Objectives:   To develop a modified version of the EDSS (mEDSS) for clinical monitoring and compare this modified version to the full EDSS.

Methods: The existing EDSS was modified in several ways, via consensus among 3 MS specialists, to create the mEDSS: exam maneuvers which do not impact function were eliminated (e.g. reflexes), redundant maneuvers were consolidated (e.g. proprioception), and scoring of functional systems was simplified. The mEDSS was designed to reflect a more concise EDSS that utilizes exam techniques important for clinical monitoring. Existing data from the CombiRx trial was used to ensure standardized ascertainment of the EDSS; from these data, we derived the mEDSS. The mEDSS and EDSS, as well as each functional system (FS), were compared using Spearman’s rank correlation coefficients and Bland-Altman plots. Discrepancies within each FS between the EDSS and mEDSS were delineated within a subset with physical charts available for review.

Results: The mEDSS at the baseline CombiRx trial visit (n=1005) was derived and EDSS values ranged between 0 and 6. The mEDSS had strong correlation with the EDSS, both overall (Spearman’s rho = 0.88, p<0.0001) and for each functional system (Spearman’s rho between 0.64 and 0.97, p-values<0.001). Bland-Altman plots to examine agreement will be presented. The algorithm to derive mEDSS from the EDSS information was validated and discrepancies in functional systems were identified in the chart review. Reasons for discordant scores will be delineated.

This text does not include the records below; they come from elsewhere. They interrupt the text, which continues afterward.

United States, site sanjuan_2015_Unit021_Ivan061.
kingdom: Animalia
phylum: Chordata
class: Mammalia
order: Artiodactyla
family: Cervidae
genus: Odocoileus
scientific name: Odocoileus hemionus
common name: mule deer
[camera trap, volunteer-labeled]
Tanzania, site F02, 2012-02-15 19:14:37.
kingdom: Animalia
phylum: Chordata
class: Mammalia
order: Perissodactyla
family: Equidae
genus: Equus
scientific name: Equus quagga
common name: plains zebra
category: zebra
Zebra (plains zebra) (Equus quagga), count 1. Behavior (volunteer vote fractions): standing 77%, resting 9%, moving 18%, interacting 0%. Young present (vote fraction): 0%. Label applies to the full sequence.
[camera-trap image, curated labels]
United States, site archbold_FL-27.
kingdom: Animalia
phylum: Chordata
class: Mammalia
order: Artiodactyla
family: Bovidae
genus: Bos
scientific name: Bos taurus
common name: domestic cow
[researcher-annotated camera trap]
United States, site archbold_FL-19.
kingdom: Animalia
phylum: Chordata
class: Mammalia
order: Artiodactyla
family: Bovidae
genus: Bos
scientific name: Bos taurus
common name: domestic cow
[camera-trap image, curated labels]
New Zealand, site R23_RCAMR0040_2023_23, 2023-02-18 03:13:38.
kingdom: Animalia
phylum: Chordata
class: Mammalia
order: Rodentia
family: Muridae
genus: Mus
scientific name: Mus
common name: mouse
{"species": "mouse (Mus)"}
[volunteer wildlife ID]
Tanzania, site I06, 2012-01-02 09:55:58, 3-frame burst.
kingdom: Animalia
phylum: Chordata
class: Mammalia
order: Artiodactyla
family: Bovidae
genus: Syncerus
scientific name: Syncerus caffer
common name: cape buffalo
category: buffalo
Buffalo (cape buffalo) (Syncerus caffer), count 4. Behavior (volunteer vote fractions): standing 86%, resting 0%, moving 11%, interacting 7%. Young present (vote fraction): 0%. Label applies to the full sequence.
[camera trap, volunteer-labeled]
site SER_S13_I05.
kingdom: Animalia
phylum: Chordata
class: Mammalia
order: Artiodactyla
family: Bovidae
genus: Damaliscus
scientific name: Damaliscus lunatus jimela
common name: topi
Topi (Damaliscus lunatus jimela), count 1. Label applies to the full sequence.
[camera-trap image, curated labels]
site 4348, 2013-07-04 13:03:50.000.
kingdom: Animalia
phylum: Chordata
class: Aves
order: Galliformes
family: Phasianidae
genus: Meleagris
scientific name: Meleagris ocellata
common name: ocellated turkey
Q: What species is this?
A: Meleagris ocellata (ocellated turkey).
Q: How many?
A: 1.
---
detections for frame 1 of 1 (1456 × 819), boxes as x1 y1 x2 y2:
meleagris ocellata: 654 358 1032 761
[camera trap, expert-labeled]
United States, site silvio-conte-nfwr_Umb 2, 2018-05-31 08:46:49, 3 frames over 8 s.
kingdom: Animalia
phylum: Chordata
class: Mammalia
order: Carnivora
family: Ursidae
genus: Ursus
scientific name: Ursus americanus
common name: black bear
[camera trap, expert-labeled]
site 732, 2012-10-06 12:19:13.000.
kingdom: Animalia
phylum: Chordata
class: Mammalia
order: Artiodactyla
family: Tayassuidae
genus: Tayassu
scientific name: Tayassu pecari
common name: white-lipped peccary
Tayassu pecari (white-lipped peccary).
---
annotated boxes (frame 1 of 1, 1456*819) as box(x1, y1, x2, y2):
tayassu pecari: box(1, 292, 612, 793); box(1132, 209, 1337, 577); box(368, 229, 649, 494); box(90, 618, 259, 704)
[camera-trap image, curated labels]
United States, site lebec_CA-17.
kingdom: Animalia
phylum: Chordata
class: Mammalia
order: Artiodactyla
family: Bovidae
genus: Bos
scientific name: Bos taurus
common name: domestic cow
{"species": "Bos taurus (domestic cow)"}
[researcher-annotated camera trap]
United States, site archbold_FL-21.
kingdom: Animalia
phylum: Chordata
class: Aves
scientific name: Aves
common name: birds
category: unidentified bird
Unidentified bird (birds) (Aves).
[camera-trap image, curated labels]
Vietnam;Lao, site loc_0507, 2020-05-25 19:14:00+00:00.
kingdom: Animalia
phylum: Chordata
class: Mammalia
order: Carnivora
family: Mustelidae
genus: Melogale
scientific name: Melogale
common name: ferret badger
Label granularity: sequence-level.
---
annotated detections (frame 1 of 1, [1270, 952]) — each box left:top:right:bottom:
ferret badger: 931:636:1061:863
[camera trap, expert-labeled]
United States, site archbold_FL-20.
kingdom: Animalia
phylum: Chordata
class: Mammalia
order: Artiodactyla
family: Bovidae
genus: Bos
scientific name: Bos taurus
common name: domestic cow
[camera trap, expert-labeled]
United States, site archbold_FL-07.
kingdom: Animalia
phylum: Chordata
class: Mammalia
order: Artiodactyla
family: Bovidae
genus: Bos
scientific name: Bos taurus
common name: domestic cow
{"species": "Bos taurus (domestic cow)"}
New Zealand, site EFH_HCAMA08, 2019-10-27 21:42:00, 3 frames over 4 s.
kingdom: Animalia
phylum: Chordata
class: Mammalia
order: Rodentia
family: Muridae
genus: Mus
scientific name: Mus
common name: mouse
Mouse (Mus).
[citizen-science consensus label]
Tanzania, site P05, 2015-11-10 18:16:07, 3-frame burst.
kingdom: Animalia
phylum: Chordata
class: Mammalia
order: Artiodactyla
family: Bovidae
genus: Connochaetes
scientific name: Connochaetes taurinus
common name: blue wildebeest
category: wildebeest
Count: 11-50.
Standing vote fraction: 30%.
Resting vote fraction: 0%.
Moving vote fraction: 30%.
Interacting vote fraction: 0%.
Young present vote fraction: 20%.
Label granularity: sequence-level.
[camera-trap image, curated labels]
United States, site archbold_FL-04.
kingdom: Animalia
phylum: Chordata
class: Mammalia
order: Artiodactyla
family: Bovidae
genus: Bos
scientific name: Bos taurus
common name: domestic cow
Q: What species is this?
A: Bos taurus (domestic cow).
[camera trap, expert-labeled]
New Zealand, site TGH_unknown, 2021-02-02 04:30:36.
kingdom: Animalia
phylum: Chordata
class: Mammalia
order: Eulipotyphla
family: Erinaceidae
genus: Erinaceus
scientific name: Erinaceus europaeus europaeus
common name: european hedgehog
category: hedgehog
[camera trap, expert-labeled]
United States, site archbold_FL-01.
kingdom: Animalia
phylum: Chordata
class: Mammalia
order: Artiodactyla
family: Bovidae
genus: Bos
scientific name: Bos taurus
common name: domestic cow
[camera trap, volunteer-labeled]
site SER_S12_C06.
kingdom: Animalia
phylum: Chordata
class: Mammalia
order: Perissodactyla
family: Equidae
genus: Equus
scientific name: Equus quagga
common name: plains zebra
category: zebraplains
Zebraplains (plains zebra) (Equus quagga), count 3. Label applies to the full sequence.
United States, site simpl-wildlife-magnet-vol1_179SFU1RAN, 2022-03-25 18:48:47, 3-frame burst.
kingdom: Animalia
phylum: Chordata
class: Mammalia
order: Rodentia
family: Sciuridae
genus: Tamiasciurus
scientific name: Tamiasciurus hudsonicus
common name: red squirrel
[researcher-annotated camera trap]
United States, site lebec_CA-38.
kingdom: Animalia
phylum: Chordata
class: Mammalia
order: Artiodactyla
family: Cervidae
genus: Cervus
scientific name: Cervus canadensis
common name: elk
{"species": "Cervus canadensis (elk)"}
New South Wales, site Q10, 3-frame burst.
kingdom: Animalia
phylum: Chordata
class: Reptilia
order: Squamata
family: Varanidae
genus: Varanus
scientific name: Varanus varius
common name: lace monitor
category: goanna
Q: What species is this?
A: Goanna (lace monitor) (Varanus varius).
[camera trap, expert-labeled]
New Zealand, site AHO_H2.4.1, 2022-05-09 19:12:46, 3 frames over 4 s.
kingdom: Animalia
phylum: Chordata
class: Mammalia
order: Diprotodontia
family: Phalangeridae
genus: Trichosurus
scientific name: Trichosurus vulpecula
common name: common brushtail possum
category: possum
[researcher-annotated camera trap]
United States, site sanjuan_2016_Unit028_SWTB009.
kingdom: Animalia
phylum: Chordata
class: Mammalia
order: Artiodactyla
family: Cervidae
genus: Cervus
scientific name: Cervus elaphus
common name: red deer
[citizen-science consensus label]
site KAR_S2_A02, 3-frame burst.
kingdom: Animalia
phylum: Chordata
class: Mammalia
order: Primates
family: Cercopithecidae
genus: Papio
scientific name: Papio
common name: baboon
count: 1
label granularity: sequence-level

Conclusions: The mEDSS was strongly correlated with the full EDSS and can therefore provide a useful measure of disability in clinical practice. The development and validation of an automated statistical algorithm enabled us to compare the mEDSS and EDSS in a large population to examine differences in scoring. Longitudinal assessment of the mEDSS for stability and relapse sensitivity is in progress. Future work will examine the practicality and interrater reliability of the mEDSS.